PLACEText: Ania Markham

『帽子を作り始めて、もう20年にもなります。初めて作ったのが、スキーに行くのにかぶるものがなかったから。友達とわいわい言いながら作っていたのですが、その時に、ユニークなデザインのものを作れば、広いゲレンデでも、お互いがどこに居るか分かるじゃない!という発想が出て。最初のうちは、古くて太い毛糸を使っていたのですが、ある時、もう着なくなったセーターを使ってみたらどうか。それを暑いお湯で一度煮て、ちょっと変型させてみたらどうか、というアイディアが浮かんだんです。そうやって試行錯誤した後にできあがった帽子には、すごく満足でしたし、周りからの反応もよかった。だから売ってみようかな、と思ったのです。今でも、全ての帽子は私の手作りです。どんなセーターを使うかにもよるので、ひとつとして同じ帽子はありません』。

『もしかしたら私は、編み物作家かもしれません。最初に服を作ったのが18歳の時。ギャラリーの仕事を始めた頃です。そこで、みんなして服をせっせと作っていましたね。洋裁のハウツー本も買って、それを見ながら新作にチャレンジしたり。これは今でも好きなことです。帽子を作り始めてすぐに、この帽子をブランド化していこうと思いました。ある友人が「シュランクスっていう名前がいいんじゃない?」と提案してくれたのですが、私は帽子を作る時に一旦煮て縮んだ(シュランクした)毛糸を使うので、すごくいい名前だなと思いました。100%ウールを使っていた時期もあったんですけどね。シュランクスが始まった頃は、すごくハーレムっぽいな、と思っていました。あと、一目で私の帽子だと分かってほしくて、すごく大きなタグを帽子の一番上に付けていたので、一瞬見ただけでは、表裏に帽子をかぶっていると勘違いされても不思議ではありませんでしたね。それからしばらくして、ロゴの位置は正面に移したので、シュランクという言葉はもっと目立つようになりました。そのうちにだんだんと注目されるようになり、アムステルダムのデザインストア、フローズン・ファウンテンから取り引きの声をかけてもらうようになりました。ここは、私が長い間、写真作品を紹介し、買っていただいていたお店です』。

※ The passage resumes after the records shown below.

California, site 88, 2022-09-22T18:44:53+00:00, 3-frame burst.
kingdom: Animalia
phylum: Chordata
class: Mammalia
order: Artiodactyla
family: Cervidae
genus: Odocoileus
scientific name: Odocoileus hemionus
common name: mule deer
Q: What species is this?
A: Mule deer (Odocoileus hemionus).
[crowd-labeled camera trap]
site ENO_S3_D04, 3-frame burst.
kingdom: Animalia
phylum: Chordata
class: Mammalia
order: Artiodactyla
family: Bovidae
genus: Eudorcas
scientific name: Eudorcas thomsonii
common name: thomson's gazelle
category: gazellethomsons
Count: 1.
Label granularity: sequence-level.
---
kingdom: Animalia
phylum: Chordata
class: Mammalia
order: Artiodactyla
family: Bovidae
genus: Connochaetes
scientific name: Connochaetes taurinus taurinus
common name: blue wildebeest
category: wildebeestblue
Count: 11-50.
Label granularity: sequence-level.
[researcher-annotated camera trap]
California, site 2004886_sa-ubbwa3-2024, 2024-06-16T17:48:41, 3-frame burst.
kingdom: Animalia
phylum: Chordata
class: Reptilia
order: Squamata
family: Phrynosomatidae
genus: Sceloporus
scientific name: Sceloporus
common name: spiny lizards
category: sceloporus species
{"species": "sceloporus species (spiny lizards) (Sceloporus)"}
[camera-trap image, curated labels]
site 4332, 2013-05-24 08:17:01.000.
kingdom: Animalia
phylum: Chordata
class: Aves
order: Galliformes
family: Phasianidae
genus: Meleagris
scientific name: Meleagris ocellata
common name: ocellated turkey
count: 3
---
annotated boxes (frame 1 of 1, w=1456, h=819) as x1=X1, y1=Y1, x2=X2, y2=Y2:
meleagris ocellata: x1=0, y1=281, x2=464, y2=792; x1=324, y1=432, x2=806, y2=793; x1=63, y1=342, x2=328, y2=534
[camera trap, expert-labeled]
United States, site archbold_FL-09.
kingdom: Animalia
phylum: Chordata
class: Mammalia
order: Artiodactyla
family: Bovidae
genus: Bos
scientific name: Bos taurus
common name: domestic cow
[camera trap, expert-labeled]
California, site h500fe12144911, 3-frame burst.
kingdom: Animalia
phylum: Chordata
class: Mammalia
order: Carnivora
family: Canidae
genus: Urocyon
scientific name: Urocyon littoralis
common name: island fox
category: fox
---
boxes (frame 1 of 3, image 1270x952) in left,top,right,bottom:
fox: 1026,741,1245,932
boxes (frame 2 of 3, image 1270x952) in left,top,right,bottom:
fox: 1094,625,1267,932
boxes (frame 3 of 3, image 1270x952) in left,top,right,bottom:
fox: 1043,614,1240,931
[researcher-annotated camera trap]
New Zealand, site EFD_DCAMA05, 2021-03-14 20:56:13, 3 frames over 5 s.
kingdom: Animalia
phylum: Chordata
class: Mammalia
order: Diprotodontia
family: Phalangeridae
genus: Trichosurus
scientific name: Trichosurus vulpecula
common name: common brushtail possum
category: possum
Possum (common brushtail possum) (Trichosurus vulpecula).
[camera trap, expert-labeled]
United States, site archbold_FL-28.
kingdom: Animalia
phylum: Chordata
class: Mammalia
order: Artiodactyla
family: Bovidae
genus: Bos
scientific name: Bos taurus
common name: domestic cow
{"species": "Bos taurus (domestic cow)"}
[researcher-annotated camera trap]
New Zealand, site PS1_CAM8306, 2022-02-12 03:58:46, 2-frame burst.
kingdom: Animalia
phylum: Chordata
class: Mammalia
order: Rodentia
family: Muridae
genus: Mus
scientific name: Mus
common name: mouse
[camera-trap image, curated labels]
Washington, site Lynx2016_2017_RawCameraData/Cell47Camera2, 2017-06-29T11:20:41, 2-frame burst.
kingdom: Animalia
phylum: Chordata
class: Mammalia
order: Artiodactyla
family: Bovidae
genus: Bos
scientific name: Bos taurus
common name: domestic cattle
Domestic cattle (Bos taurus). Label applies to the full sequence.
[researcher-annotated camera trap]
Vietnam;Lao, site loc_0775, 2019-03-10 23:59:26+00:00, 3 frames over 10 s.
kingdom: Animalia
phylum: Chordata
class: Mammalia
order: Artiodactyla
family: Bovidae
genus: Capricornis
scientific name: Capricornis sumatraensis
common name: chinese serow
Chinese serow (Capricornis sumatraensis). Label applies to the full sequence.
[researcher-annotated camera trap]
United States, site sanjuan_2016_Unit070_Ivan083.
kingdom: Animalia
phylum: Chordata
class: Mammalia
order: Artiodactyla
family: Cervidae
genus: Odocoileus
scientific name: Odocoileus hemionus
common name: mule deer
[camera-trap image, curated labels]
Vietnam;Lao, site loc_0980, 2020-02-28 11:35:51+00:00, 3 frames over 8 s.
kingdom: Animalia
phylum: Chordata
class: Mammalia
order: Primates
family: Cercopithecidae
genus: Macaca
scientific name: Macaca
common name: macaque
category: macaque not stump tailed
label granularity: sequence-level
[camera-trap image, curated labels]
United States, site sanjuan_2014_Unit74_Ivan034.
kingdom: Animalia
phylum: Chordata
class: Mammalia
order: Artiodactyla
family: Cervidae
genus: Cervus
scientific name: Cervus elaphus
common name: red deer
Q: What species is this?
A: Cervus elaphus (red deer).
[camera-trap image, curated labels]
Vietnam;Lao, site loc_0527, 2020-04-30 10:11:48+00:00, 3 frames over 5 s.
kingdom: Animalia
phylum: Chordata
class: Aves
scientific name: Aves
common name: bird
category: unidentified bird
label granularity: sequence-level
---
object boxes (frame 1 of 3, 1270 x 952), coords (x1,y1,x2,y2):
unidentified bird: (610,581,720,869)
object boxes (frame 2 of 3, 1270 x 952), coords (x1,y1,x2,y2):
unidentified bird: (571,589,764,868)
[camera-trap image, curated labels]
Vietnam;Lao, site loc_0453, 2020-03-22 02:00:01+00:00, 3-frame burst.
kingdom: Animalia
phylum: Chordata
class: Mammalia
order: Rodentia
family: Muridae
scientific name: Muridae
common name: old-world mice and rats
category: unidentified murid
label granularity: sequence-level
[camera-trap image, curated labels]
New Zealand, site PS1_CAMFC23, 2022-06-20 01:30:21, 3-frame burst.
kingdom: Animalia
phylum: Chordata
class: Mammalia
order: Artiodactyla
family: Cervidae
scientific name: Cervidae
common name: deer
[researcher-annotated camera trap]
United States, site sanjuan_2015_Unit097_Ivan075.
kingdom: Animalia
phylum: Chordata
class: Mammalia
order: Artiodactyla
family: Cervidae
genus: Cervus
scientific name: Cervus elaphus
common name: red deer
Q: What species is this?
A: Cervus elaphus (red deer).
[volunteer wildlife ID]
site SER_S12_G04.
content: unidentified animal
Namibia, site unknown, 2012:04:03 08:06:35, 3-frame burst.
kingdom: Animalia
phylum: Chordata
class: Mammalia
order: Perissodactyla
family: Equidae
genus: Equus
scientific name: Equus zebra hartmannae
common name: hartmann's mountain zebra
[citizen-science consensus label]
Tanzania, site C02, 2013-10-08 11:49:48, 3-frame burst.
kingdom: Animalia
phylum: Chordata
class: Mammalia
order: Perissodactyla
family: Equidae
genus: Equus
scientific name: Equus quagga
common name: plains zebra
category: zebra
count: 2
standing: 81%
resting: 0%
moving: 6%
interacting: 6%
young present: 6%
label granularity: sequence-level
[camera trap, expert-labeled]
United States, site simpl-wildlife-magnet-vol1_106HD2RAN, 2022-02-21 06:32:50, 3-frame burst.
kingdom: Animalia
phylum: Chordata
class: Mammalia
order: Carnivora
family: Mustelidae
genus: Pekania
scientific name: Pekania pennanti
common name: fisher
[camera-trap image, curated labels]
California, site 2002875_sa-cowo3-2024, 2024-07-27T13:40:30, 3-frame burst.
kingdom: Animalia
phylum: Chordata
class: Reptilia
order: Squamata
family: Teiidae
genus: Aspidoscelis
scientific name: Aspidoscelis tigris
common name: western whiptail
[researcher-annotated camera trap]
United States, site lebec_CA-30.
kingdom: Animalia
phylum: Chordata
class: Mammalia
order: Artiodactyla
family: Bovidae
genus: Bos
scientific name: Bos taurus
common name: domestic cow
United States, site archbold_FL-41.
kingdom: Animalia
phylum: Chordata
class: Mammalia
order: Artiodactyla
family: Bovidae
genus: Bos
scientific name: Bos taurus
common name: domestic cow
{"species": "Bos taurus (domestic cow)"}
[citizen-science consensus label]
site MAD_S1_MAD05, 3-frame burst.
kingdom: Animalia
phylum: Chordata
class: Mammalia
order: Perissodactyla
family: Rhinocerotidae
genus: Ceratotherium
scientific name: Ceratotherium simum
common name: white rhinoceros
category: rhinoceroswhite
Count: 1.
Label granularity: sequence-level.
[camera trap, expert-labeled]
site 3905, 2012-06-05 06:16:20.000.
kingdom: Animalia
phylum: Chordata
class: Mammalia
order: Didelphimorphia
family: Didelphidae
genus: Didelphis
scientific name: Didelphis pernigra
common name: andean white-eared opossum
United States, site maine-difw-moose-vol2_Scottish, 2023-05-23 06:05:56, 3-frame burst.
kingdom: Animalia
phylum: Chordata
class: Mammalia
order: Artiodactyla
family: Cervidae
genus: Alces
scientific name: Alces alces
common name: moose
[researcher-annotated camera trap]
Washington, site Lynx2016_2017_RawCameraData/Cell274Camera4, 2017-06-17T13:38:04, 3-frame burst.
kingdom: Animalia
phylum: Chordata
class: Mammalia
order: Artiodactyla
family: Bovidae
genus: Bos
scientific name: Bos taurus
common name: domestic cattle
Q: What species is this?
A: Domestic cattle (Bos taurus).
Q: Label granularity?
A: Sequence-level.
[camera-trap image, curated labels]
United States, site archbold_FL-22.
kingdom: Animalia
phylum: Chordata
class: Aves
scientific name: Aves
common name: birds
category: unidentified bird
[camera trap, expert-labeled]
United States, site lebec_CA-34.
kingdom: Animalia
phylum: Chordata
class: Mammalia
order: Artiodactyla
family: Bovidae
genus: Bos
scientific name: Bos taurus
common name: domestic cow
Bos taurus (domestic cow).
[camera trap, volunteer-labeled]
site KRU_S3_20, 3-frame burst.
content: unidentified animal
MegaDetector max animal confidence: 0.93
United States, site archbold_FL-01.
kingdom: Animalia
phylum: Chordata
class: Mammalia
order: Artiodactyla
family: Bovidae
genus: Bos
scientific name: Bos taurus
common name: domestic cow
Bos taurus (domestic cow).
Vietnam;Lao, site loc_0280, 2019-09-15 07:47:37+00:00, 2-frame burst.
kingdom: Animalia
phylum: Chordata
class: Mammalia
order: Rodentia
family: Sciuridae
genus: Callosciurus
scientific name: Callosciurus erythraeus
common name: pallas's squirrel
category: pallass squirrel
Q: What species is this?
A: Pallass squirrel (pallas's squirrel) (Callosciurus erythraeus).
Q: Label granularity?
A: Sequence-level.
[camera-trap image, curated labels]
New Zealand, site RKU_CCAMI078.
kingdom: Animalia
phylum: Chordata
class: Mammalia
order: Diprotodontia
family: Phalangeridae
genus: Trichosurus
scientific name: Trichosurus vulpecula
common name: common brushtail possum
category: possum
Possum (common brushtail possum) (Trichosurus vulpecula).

その人気を、フローズン・ファウンテンとのやりとりの後、確固たるものとしたシュランクス。その後スジャッキーは、イギリス、アイルランド、デンマーク、スウェーデンなどにも商品の輸出を始めた。日本で開催されたオランダのデザインを紹介する展覧会では、展示物のひとつとして並べられたことも。『その後私は、帽子だけではなく、クッションやスカーフなどのアクセサリーの制作も開始しました。今でも使い古した素材をリサイクルして商品を制作しているので、帽子でなくても、それらはシュランクスというブランドの商品です。最近は、輸出量を少し減らして、オランダ国内の市場にフォーカスを当てるようにしています。これは、私の商品は全て手作りなので、大量生産が不可能なこと。それだけじゃなく、私と同じようにもの作りをしてくれる人を探すことも、無理ですしね』。